The first example is to use the tool to make a price forecast. Assume it is early May. You have just branded 250 head of steer calves that you intend to sell in mid-October to an order buyer, and you think the steers should weigh 550 pounds at that time. Figure 1 displays a screenshot from the Retained Ownership Decision Tool; you enter that information into the blue cells. The gray cells are calculated automatically by the tool using the latest two-week average of feeder cattle futures prices and historical basis data. The result is a price forecast for October of $288.55/cwt. If you only want the price forecast, you could ignore the rest of the tool.

The Retained Ownership Decision Tool is fully interactive and responsive. Changing one blue box value will automatically change all light gray values impacted by that change. For example, changing the weight, the number of head, or the sale location would all change the forecasted price.

Figure 1. Example Screenshot of the Retained Ownership Decision Tool (First Section): Fall Calf Price Forecast

beginning market information


Example 2: Sell After a Summer Grass Stocker Program

Alt text here

The second example will be a summer grass stocker program. You live in central Utah, and you purchased 60 steers weighing 650 pounds from the Fallon, Nevada, livestock auction on April 30. You enter that information into the blue cells of the Retained Ownership Decision Tool, which gives you a projected price of $262.52/cwt (Figure 2). However, you paid $255.00/cwt at the auction and had an additional $4.00/cwt for shipping the steers to your pasture. So, you enter $259.00 into the blue cell.





Figure 2.
Example Screenshot of the Retained Ownership Decision Tool (First Sections): Summer Grass

beginning market information


You expect $6.50 per head in freight cost to your local market at the end of the 135-day grazing program. The steers are expected to gain 1.5 pounds daily and weigh 843 pounds at the market. The tool’s forecasted midSeptember prices for these steers is $249.44 per cwt (see Figure 3). You assume a $25 per head per month grazing cost for a total grazing cost of $112.50 for the summer. Additional veterinary and medical, death loss, and interest costs result in a total summer cost of $200 per head for the steers (see Figure 3). The tool then calculates the expected net return for the summer grazing program to be $213 per head. Since the tool forecasts the price of the steers 135 days into the future, there is obviously a risk that prices will be higher or lower than forecasted. This would then alter the expected return. The tool uses historical price data to make assumptions about the probability that prices will be a certain amount higher or lower, which is displayed in the graph at the bottom of Figure 3. Specifically, the variability (standard deviation) for the relevant price series is calculated and then a normal distribution is fit around the expected mean. With this example, 90% of the time, the net return is expected to be between $12 and $414 per head.

Example 3: Retain Weaned Calves to Sell Later

The final example illustrated in this fact sheet is of a producer in Northeastern Utah who is considering keeping their heifer calves for 90 days after weaning in October and selling them in mid-January.
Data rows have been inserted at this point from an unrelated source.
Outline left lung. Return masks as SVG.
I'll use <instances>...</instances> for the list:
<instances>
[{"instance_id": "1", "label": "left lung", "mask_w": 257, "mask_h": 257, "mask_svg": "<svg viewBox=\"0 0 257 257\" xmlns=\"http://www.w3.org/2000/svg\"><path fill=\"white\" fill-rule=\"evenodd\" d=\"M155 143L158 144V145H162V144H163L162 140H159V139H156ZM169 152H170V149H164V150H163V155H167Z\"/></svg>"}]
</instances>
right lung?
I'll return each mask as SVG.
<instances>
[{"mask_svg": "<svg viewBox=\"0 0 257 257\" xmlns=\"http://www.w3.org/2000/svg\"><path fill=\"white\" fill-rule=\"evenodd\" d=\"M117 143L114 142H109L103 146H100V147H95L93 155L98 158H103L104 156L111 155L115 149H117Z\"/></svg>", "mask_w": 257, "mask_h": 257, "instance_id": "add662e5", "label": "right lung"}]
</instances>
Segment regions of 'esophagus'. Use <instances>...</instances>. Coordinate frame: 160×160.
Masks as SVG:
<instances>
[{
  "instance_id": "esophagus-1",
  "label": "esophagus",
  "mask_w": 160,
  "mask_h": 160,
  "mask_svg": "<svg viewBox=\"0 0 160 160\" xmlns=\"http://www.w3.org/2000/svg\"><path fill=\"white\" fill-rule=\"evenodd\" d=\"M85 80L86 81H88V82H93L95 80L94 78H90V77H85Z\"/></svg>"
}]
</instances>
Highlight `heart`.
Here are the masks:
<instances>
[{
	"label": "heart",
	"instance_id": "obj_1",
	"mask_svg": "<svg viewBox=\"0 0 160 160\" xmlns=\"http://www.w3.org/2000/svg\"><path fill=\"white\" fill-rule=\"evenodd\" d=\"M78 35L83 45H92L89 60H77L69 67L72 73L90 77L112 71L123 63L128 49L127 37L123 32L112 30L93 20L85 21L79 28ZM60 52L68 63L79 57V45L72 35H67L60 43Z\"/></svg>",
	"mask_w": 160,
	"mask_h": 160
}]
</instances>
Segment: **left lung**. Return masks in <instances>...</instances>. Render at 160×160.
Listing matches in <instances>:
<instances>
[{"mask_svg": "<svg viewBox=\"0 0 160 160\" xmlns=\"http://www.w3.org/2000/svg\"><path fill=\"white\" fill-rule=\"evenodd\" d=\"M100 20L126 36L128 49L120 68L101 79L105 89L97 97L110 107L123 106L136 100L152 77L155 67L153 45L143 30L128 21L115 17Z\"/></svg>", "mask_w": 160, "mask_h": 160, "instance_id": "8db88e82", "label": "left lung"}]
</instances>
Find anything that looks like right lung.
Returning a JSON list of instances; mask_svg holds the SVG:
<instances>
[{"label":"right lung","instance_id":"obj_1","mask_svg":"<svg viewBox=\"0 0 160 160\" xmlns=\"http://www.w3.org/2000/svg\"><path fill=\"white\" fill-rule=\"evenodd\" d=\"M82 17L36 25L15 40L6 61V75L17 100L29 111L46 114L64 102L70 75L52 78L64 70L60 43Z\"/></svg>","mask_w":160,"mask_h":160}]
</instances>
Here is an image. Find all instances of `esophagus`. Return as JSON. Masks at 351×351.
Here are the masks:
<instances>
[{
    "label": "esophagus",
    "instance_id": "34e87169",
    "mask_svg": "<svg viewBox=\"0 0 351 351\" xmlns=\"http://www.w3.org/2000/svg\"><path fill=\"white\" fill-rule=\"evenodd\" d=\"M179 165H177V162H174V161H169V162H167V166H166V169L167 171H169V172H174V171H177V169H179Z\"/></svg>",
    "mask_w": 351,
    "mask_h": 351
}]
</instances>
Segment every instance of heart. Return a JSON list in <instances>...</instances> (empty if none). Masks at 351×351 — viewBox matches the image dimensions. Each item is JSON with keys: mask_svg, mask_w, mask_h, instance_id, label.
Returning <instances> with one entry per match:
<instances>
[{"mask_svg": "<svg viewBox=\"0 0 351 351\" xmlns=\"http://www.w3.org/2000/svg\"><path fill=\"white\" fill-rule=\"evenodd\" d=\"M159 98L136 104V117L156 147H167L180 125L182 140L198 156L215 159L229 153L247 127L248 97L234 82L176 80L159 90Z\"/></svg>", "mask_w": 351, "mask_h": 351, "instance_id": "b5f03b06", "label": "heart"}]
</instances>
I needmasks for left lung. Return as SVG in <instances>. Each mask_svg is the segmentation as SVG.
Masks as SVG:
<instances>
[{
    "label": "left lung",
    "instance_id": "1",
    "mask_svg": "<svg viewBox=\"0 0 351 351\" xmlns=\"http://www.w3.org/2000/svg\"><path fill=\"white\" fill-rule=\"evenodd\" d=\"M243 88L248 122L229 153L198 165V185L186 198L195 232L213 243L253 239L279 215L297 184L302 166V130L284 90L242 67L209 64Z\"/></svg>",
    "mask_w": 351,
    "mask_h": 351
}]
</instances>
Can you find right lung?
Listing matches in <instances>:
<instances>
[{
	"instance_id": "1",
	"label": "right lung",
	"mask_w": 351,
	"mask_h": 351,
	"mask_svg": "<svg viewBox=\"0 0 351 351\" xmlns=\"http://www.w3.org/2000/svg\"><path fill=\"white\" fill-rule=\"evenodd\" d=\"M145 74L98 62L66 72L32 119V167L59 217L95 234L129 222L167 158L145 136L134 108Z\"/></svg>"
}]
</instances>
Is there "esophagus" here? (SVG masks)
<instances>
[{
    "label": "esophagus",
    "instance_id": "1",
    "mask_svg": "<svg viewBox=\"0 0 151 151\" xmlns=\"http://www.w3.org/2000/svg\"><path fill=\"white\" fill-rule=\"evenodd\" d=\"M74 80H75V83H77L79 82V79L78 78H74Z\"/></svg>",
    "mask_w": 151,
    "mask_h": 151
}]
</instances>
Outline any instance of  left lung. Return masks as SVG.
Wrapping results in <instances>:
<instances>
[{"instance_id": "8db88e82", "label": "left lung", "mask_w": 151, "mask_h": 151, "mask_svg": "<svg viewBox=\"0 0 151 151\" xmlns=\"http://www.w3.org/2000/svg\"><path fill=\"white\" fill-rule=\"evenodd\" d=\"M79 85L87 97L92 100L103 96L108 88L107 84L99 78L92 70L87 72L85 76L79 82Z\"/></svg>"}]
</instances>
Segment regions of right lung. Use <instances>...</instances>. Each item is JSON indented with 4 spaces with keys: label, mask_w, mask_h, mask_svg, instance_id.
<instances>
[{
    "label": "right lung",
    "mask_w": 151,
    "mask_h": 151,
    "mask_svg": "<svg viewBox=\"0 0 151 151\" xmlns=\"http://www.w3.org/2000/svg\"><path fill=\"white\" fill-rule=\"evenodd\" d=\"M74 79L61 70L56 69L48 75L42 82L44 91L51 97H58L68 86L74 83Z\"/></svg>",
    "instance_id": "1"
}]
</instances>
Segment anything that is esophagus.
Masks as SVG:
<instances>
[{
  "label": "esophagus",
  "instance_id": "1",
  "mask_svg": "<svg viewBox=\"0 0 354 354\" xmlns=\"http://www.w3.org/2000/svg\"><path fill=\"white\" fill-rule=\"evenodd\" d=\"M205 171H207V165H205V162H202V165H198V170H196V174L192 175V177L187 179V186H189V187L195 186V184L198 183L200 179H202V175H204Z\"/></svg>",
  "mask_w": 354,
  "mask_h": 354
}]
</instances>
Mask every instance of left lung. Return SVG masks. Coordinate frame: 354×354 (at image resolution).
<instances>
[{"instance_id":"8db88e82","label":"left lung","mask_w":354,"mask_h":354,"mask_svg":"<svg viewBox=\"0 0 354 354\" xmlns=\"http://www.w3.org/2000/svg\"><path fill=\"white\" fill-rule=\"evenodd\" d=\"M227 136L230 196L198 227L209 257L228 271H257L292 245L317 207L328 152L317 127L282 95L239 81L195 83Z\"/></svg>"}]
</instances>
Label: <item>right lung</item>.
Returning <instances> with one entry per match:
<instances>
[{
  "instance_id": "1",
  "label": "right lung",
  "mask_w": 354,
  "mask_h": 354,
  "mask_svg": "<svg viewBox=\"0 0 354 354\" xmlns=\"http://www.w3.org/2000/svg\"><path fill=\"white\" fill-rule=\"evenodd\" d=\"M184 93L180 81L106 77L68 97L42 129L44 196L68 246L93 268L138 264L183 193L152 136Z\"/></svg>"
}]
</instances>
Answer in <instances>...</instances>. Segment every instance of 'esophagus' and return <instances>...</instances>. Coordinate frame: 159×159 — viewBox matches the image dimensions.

The producer typically trucks their calves to Wyoming and sells them at an auction there. The top of Figure 4 shows the beginning market information from a screenshot of the tool. Based on the weight and number of heifers to sell and the market conditions, the projected price in October at the start of the background program is $263.60 per cwt.

The heifers will be fed an alfalfa-grass hay mixture for 90 days and are expected to gain 1.25 pounds daily. Their sale weight in January is calculated to be 630 pounds. You anticipate $100 per head in feed costs and another $20 per head in veterinary and medical costs per head. Total costs for the 90-day feeding period are estimated to be $166 per head, which includes death loss and interest costs. The estimated net return for the heifer background program is $81 per head (see Figure 4). The graph that the tool provides is not illustrated in this example. However, for this example, the tool calculated the expected net return to fall between -$43 and $206 per head 90% of the time.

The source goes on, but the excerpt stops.